The structured products market in Malaysia is facing increased competition from fixed deposits as a result of the introduction of the higher liquidity coverage ratio (LCR) requirements, as stipulated by the new Basel III regime, with banks having to raise gradually their LCR from 60% in June 2015 to 100% by January 2019.
Banks are fairly comfortable now with LCR compliance at the current 60%, said Chu Kok Wei, group head for treasury and markets at CIMB Group. “Having to increase towards 100% by 2018 will continue to put upward pressure on deposit rates, as banks are urged to beef up their deposit base,” said Kok Wei. “This is also the most active segment for structured deposits. In short, structured products are facing new competition from fixed deposits, which are getting more attractive in yield.”
The structured products market will retain some activity on the back of the internal valuation framework for liquidity, according to Kok Wei. “For banks who are able to value structured products fully for the long term liquidity nature, the impact could be minimal or even positive, and this also requires consistent regulatory treatment for LCR and net stable funding ratio (NSFR),” he said.
Product issuers have to be alert to changes in regulatory guidelines moving forward, said Kok Wei, “given that even fixed deposits in their current form need to be amended by 2018 to continue to be classified as qualified, term funding”.

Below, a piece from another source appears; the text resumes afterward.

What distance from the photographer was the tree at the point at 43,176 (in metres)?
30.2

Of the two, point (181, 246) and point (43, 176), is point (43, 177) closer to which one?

The high fixed deposit rate has affected structured products for private banking for most of 2015, given that deposits provide a much better solution in terms of risk and reward, according to Kok Wei. “We foresee institutions that can value liquidity will be able to compete well,” said Kok Wei. “For a lot of regional private banks, if they source their products from investment banks (IBs), they could face a disadvantage as IBs tend to value liquidity closer to ‘interbank’ level, which is much lower than other commercial banks’ valuation of liquidity for banking book.”
Several market players in Malaysia have reduced their issuance of tranche products since the beginning of the first half of 2014, notably HSBC, which used to be an active issuer of tranche products and has not issued a single product to Malaysia’s retail investors this year. The high fixed deposit rate and general poor performance of underlyings have hindered the issuance, said a senior banker at HSBC.